* BEGIN Data for processing *

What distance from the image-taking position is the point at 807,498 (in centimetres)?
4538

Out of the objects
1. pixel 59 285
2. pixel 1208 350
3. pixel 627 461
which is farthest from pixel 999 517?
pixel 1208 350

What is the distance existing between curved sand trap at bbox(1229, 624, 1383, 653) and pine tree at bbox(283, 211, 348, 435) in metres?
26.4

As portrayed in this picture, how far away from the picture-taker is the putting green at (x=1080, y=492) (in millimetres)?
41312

* END Data for processing *
* BEGIN Data for processing *

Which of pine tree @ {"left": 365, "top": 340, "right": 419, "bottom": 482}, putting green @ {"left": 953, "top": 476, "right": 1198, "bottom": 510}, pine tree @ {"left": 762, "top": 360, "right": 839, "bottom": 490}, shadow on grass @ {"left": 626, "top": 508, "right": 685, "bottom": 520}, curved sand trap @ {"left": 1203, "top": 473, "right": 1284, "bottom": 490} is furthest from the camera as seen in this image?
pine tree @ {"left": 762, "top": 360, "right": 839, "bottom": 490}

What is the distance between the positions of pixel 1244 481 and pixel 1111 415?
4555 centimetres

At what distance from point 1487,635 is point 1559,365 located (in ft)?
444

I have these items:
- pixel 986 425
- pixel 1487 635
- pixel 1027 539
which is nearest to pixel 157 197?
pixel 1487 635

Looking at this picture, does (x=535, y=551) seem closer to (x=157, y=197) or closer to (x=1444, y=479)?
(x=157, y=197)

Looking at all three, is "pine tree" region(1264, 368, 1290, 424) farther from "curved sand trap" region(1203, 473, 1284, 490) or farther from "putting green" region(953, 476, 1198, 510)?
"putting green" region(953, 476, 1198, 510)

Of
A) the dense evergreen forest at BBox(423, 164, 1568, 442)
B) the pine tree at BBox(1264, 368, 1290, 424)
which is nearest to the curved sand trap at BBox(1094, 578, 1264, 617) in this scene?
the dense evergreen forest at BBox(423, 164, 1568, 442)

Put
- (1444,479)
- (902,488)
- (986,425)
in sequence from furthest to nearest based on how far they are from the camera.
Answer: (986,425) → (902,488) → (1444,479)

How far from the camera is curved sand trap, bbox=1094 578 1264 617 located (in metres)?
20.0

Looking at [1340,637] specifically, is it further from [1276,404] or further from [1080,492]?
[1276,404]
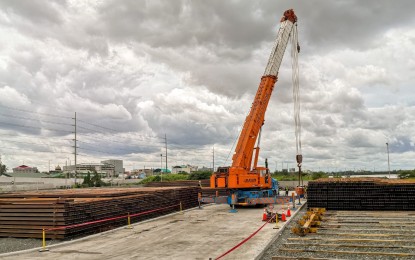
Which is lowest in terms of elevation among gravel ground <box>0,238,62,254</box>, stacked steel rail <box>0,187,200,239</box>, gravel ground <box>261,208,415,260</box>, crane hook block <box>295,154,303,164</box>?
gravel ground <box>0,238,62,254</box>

* END Data for processing *

Show every line of the records that contains the string "bottom".

Complete answer:
Which of pine tree @ {"left": 365, "top": 340, "right": 419, "bottom": 482}, putting green @ {"left": 953, "top": 476, "right": 1198, "bottom": 510}, pine tree @ {"left": 762, "top": 360, "right": 839, "bottom": 490}, shadow on grass @ {"left": 626, "top": 508, "right": 685, "bottom": 520}, curved sand trap @ {"left": 1203, "top": 473, "right": 1284, "bottom": 490} is furthest from the camera as seen in this image?
pine tree @ {"left": 762, "top": 360, "right": 839, "bottom": 490}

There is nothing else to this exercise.